The curious case of convenience charges

The inspiration for this article lies in Gul Panag's tweet. We have all been paying that 2% extra when we make payments by credit card at some retail outlets. The IRCTC also charges between Rs. 10-40 as internet booking charges. And multiplexes too having been charging anywhere from Rs.40 onwards as "convenience charges" for internet booking.

Everybody asks the same question- "Why should we pay these charges, over and above the prices?" And people are right. The primary idea of introducing technology is to improve convenience and bring down costs for both the service provider as well as its user. In case of the Railways, internet booking has brought in more transparency with respect to reservations of the tickets. All it required was setting up of the software and secure payment gateways to put the system up in place. May be a few extra servers to handle the extra users who might log into the system. But for the Railways, this is not a very big investment. They already had a reservation software in place, for their use and servers to handle reservation systems. It has helped them reduce dependence on man power, who are unionised and definitely cost more than a set of servers and fiber optical cables and bandwidth. But still they charge that service charge and also 1.8% of the total fare, if you pay by credit card. This is disadvantageous to those who use technology that actually reduces burden on the counter staff.

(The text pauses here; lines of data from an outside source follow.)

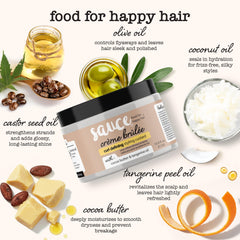 SAUCE BEAUTY Tangerine oil clarifying note adds fresh scent
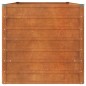 vidaXL Arriate oxidado de acero corten 160x80x77 cm vidaXL Arriate oxidado de acero corten 160x80x77 cm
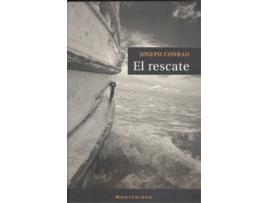 Livro El Rescate de Joseph Conrad (Espanhol)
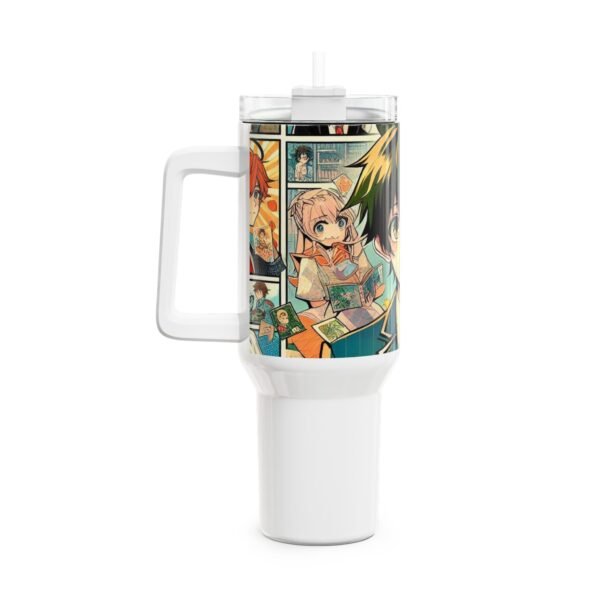 Stanley 1913 Tumbler | Anime and Gamer Drinkware | Colorful Geek Tumbler - Image 2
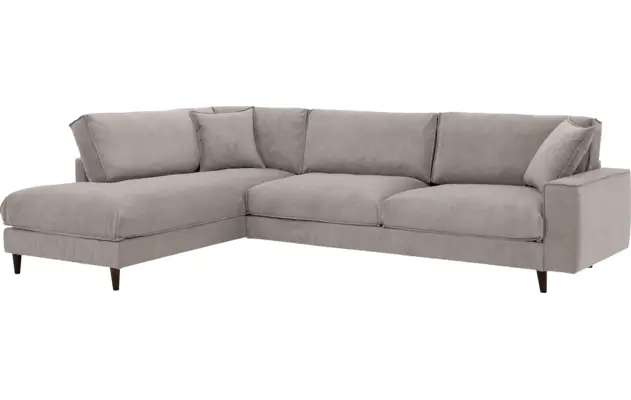 Goossens hoeksalon jonas beige stof - 8191185-1459-02-gespiegeld
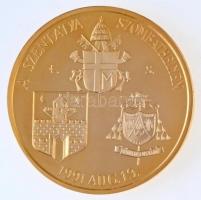 Kiss Sándor (1925-1999) 1991. "II. János Pál pápa / A Szentatya Szombathelyen 1991. aug. 19.&qu...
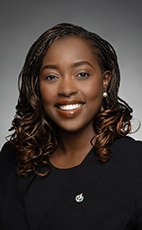 Photo - Hon. Arielle Kayabaga - Click to open the Member of Parliament profile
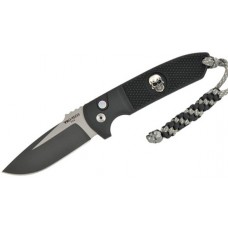 Нож Pro-Tech Rockeye сталь D2 темляк череп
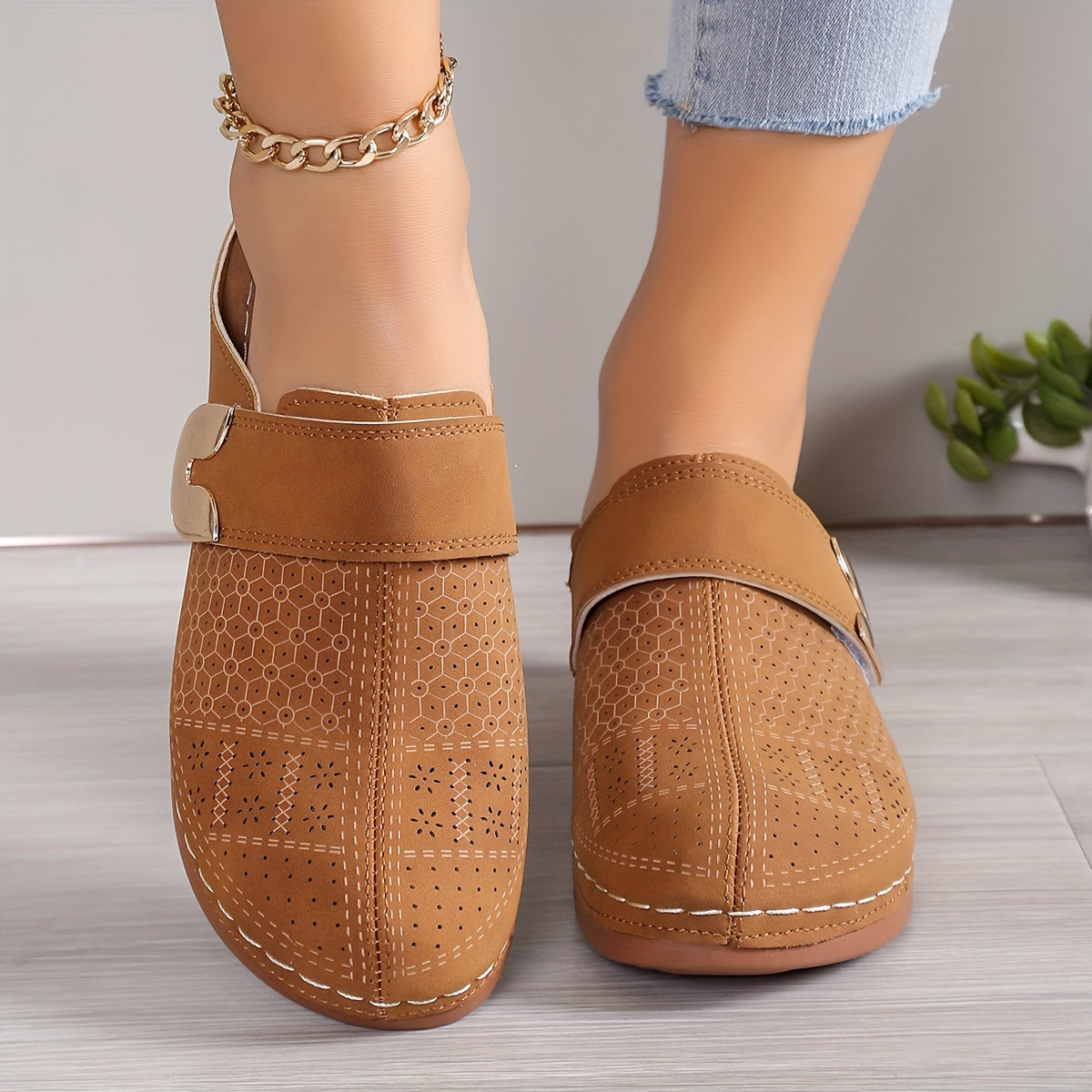 Giulia Orthopedische slippers dames – comfortabele antislip slippers met voetondersteuning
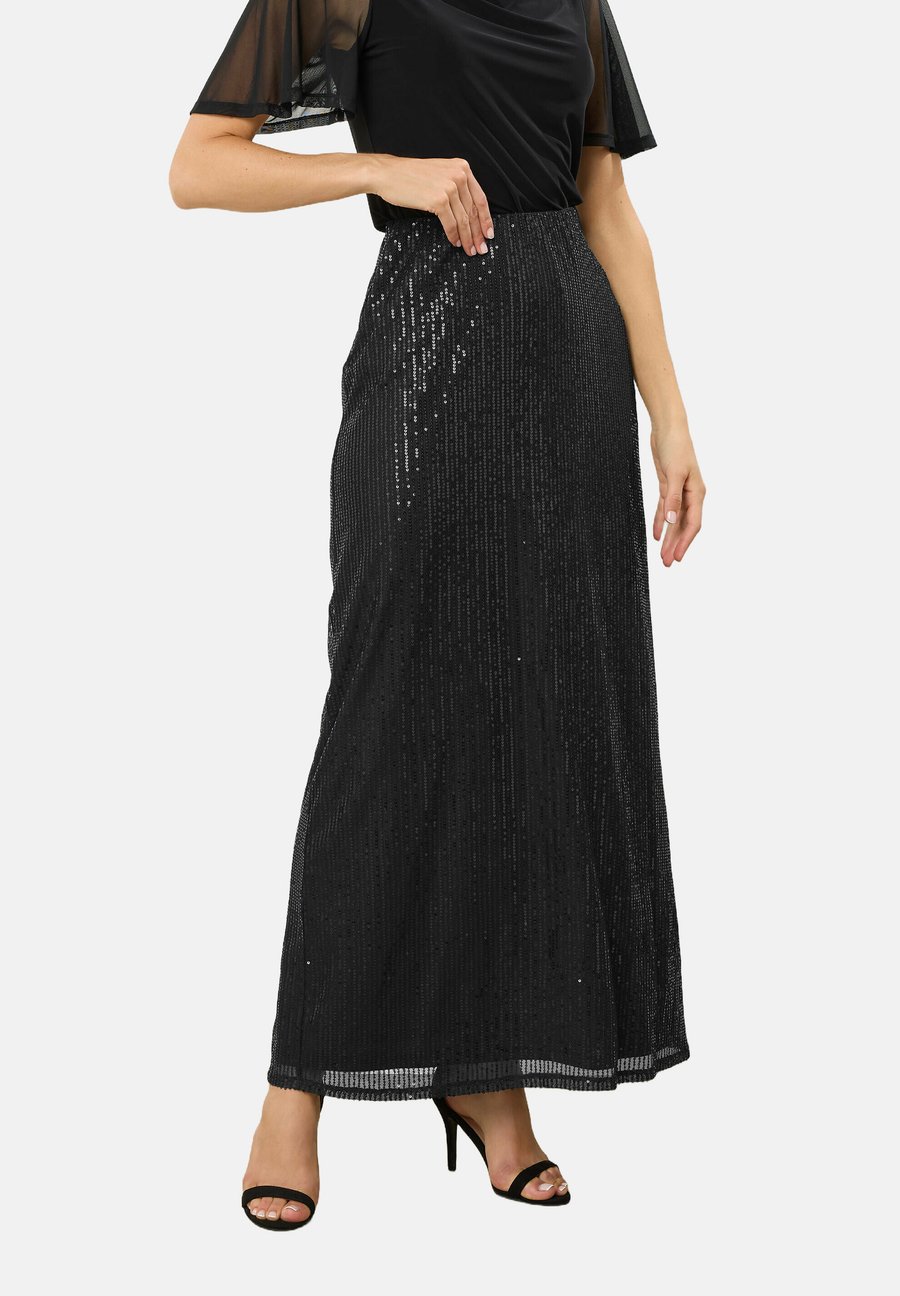 Юбка Long Tall Sally Maxi skirt, Black/Anthracite
Юбка Long Tall Sally Maxi skirt, Black/Anthracite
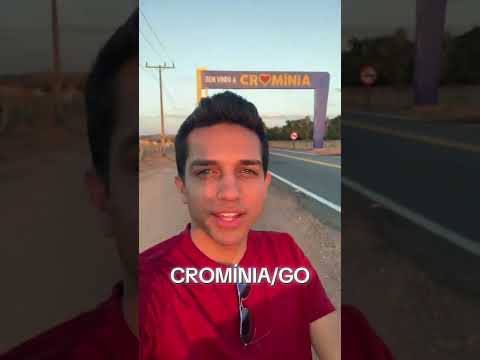 Cadê a galera de Cromínia? #Cromínia #Goiás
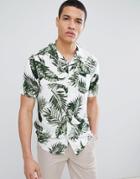 Only & Sons Tropical Short Sleeve Shirt - Multi
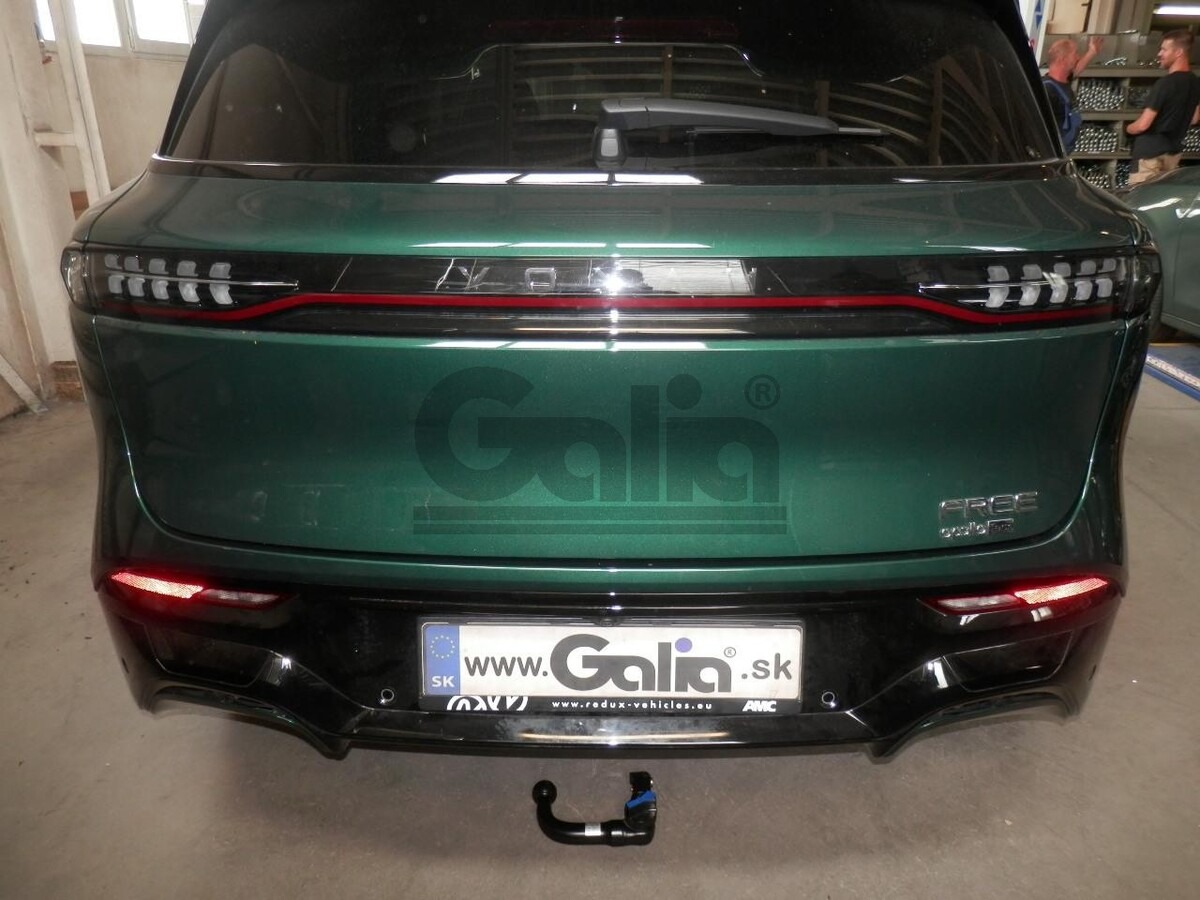 Фаркоп GALIA оцинкованный для Voyah Free REV 318 (Mk.I) 2021- шар V фото 4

For multiplexes too, the case is even more curious. They have an interactive website already in place, to display the movie show timings in their screens all across India. They too, needed to just setup the software to book the tickets and secure payment gateways. Booking through the internet gives them a guaranteed customer, compared to those coming on the spot. And it does reduce a lot of man-power time. But then why do they charge those "convenience charges". For whose convenience are they charging us? Their convenience or the viewers?

There might be issues like payments to bank gateways, credit card companies, etc. But then, airline companies too have the same issues. They do not charge extra. Of course, their pricing is dynamic and they may earn a huge premium by selling tickets at the last moment. Are these outlets trying to recover these charges from us? But if this mode of selling doesn't make business sense, then it should be shut down. They shouldn't try to recover these costs from us. And they can't charge us a premium for this service, claiming that it is convenient for you. Ultimately, it also makes business sense for them too. They are able to reach a more number of people, middle men get reduced to a large extent, confirmed buyers available much earlier and less dependence on man-power. But still they charge and still we pay!!